掲載した展覧会のチラシは五味彬先生からいただたものをスキャンしたものです。
これは、東京都写真美術館で1997年6月5日~7月27日に開催された「アウグスト・ザンダーと五味彬」展のもので、現在のものではありませんのでご注意ください。

後から振り返って非常に重要な展覧会なのに、開催当時は見逃してしまう場合がしばしばあります。
単なる出不精だったり、たまたま見逃してしまう場合もある。
後から気づいてさんざん後悔するのですが、これは後悔するもなにも、当時は五味彬のお名前すら存じ上げなかった。
先日もご紹介したとおり、1991年4月から『月刊PLAYBOY』に写真家・五味彬の写真連載が開始されました。それは1990年代の日本人女性の裸体を標本のように撮影したものでしたが、当時のヘアー問題のためにわずか2ヶ月で連載打ち切りとなります。その後、別の大手出版社から1992年に写真集『YELLOWS』と題して出版されることになり、撮影を続行したのですが、その写真集も印刷が終わり、あとは配本するだけという時に、再びヘアー問題による出版社の自主規制で断裁処分されてしまい、陽の目を見ることはありませんでした。
お縄頂戴を恐れた結果の過剰な自主規制だったわけですが、マン・レイはじめ輸入写真集などがしばしば摘発されていたことを思うと(今でも幼児ポルノに関連してジョック・スタージスの写真も危険視されています)それを責めることはできません。

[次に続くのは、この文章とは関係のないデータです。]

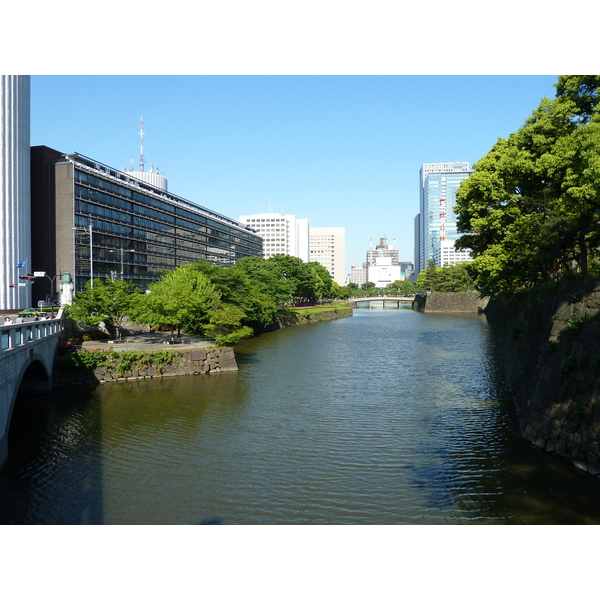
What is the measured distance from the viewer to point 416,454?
19.5 m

それから僅か数年後に、東京都写真美術館が《アウグスト・ザンダーと五味彬》展を開催したことは快挙といっていいでしょう。
「人間の記録を通して時代を表現」しようとした写真家の意図を正確に理解した好企画ですね。
1997アウグスト・ザンダーと五味彬 表

1997アウグスト・ザンダーと五味彬 裏

担当学芸員の勇気に拍手を送りたいと思いますが、この展覧会を見ていないことはかえすがえすも残念でなりません。
フライヤーの文章をそのまま再録して敬意を表したいと思います。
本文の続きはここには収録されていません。